You're right, not everybody; I've often said in these forums that if you need or want to run Windows, go run Windows. I'm not here to try to make you change.

But the need to run Windows is, I think, often quite overstated. It's certainly the case when you have some mission-critical software that simply can't be replaced. It's true if you want to do certain classes of gaming. And sometimes it's true when you need 100% document compatibility with entities that insist on Microsoft Office.

My quibble is that there are many who want to run Windows but say they need to run Windows, when they very likely don't. If it's a want rather than a need, fine, go for it, but don't claim that your choice is truly based on Linux's inability to perform.

Re:Simple, I don't run Win 7/8.1, I run Win 10

[UnknownSoldier]

> Windows 10 works just fine if you don't care about being spied on.

FTFY. When even MS admits they Are unable to stop Windows 10 tracking then you've just admitting to being MS's bitch. But I guess you have no respect for yourself since MS sure doesn't have any for you.

Only a complete idiot blindly trusts Microsoft.

The rest of us actually have a pair and don't allow MS to pretend they own our computers, nor our network connections.

> I used Windows 7 the other day, it felt old all of a sudden,

/sarcasm I used the wheel the other day. It felt a few thousand years old. It is now out of date and is just not reasonable anymore -- oh wait, it works.

Ah, that explains it -- just another dumb hipster who thinks "Ooh, shiny!" is somehow more magically stable then something that has been around for a while. Windows 10 == more lines of code == more bugs, but keep on being a shill because Windows 7 works just fine for those of us using it.

But I don't expect an apologist to understand why Microsoft's forced upgrades on Windows 7 and Window 8 users leaves a bad taste with customers and users start looking for alternatives.

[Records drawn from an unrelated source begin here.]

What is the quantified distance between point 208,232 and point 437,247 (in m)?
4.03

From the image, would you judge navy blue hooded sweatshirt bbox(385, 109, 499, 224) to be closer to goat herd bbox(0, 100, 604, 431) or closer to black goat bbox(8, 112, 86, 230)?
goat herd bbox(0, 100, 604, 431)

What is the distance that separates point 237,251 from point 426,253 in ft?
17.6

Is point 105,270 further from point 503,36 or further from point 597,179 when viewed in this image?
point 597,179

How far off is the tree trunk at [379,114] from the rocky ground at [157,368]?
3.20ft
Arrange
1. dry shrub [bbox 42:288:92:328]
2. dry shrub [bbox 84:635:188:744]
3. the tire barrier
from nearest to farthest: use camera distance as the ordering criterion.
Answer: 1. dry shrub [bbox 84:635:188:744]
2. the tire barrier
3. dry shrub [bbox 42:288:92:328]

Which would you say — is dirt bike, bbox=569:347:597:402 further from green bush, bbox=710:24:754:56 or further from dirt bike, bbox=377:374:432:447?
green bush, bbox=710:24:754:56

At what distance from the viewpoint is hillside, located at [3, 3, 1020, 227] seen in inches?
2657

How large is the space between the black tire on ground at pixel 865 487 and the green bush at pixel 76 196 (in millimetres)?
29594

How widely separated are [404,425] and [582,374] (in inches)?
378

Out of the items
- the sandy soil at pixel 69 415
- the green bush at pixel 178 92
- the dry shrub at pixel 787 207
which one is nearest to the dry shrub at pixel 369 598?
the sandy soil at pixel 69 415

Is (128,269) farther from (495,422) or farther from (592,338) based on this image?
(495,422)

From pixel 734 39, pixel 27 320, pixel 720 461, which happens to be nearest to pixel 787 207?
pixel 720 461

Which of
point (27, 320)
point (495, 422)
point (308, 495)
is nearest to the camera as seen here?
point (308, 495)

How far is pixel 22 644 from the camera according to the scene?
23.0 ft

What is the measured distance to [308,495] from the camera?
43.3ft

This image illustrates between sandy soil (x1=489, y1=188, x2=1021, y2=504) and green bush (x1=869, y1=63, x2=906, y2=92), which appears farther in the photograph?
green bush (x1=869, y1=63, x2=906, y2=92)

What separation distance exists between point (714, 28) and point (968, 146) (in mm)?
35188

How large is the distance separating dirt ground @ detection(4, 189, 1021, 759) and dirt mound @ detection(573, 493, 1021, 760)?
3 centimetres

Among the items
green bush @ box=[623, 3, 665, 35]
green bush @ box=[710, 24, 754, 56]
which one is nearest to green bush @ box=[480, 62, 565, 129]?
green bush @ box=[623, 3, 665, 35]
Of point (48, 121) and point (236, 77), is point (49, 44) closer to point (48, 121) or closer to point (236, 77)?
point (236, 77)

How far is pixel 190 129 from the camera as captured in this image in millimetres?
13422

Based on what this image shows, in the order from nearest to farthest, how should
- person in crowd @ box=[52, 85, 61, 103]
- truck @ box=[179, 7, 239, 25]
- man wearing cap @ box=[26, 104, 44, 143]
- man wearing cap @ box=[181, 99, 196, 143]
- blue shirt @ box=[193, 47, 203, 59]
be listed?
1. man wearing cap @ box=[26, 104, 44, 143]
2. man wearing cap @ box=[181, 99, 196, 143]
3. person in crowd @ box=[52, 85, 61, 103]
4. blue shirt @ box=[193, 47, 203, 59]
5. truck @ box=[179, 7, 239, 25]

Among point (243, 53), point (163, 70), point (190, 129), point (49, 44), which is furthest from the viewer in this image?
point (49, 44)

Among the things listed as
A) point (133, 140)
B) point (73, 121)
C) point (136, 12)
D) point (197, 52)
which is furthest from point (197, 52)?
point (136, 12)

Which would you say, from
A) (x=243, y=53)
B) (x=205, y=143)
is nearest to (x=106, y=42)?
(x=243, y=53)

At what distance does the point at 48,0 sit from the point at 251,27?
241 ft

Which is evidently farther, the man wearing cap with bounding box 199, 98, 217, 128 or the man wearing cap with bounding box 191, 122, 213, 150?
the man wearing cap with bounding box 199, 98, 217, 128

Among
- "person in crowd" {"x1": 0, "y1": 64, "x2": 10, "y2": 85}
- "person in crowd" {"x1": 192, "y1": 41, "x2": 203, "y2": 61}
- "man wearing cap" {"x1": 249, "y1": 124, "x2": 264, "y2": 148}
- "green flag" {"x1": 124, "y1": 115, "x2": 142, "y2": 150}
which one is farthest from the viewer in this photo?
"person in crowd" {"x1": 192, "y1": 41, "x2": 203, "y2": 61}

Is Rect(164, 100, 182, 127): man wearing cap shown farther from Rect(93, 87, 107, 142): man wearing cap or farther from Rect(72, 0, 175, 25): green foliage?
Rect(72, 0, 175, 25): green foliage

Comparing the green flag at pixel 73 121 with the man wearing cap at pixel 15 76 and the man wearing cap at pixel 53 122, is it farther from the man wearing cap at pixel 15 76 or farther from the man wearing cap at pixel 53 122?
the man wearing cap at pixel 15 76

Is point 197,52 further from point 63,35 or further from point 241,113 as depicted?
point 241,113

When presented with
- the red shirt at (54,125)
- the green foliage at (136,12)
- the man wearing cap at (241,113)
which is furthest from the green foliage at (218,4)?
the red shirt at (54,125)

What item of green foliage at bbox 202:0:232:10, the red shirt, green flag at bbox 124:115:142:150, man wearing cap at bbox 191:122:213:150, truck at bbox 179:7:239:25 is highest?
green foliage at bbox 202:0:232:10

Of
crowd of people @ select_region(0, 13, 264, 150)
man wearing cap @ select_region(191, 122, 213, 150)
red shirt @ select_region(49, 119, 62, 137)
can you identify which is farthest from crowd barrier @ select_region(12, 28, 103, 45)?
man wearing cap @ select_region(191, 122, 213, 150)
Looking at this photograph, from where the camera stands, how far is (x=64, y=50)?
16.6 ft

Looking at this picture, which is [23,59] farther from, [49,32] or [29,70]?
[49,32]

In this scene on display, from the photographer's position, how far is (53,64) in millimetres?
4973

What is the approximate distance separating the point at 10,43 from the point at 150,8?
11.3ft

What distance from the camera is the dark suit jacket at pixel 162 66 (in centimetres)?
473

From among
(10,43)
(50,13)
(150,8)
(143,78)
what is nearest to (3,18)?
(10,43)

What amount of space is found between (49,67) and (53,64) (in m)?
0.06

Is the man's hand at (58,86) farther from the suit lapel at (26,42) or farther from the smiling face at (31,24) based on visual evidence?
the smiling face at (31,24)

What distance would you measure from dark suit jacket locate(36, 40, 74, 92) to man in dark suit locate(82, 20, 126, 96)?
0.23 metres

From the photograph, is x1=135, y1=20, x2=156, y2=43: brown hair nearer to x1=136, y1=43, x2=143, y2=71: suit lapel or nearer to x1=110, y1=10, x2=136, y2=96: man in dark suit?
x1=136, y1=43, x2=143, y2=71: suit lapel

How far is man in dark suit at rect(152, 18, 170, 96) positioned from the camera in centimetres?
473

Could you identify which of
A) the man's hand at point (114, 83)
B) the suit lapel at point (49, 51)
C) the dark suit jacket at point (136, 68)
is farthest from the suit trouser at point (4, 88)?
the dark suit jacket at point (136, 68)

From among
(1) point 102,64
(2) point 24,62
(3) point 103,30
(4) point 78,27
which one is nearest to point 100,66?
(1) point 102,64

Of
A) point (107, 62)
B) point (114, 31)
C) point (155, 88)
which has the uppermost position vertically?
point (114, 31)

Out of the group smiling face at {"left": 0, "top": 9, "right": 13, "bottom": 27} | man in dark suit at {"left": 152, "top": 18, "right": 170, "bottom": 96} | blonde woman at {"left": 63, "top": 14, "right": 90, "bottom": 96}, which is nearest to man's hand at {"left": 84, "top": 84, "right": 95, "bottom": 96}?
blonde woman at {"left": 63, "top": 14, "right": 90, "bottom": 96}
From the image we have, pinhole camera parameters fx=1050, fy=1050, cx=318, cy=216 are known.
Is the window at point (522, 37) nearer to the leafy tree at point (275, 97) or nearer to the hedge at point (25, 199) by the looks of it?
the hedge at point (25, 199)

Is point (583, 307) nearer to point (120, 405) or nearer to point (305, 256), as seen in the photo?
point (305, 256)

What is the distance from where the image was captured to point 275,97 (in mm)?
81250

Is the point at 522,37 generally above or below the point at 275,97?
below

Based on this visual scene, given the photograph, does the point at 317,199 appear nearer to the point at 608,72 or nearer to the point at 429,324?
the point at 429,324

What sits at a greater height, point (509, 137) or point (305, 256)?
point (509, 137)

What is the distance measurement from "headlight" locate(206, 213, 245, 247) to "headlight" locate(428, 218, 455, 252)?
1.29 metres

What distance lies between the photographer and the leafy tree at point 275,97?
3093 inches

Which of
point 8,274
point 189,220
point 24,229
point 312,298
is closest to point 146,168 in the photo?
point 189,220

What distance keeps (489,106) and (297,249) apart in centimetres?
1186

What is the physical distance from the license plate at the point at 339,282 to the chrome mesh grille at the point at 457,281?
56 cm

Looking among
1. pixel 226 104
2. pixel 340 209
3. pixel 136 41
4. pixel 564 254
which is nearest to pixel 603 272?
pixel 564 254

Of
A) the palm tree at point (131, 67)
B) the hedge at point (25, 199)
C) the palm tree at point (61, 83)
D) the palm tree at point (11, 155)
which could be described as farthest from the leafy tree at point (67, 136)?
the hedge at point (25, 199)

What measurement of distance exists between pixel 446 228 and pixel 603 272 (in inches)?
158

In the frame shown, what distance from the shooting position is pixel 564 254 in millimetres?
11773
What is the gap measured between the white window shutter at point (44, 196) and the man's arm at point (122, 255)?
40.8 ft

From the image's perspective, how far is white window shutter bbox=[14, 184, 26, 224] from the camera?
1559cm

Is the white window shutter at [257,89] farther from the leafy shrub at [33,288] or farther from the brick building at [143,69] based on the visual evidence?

Re:Whining about what, exactly?

[Zocalo]

It's the all or nothing approach. Previously, you could read the patch notes (such as they were) and make an informed decision as to whether to "patch ASAP", "test thoroughly, then patch", "whenever", or "not required (e.g. telemetry/GWX crap)" on a patch by patch basis. Other than the paucity of real data and Microsoft's far too frequent attempts to slip a turd in there, that's really not all that different from any other patch system, on any other OS - unless you are compiling from source that you have looked personally diff'd and examined the changes, you are still trusting your patch provider to do the right thing; binary packages on *nix are no different from binary .msu or .exe files on Windows Update in that respect.

Now, while you can still defer the installation, you don't have that per-patch flexibility. That could potentially mean that you have to choose between breaking something critical to you (e.g. the USB webcam borkage of the recent Windows 10 update) and leaving your system exposed to some critical and remotely exploitable vulnerability instead of just patching the critical hole and waiting for Microsoft to fix the USB webcam issue. Yes, when it works, the new approach will be simpler, easier for everyone to manage, and will no doubt help alleviate some of the problems with Windows Update's seriously broken version control mechanisms, but Microsoft's track record on "when it works", has been pretty dire lately. It's also much easier for Microsoft to slip something nasty in there, again something their track record on has been pretty dire of late.

Frankly, I'm all for this latest brain dead move by Microsoft. Those that have a bit of technical nous can figure out some viable approach to patch management and additional security layers easily enough (they shouldn't have to, but still), while many of those that don't are inevitably going fall foul of a series of future USB webcam style screw-ups in the future. Same result in both cases; more pain for using Windows and a greater chance that alternatives will be considered, and anything that disrupts the Microsoft monoculture is fine by me.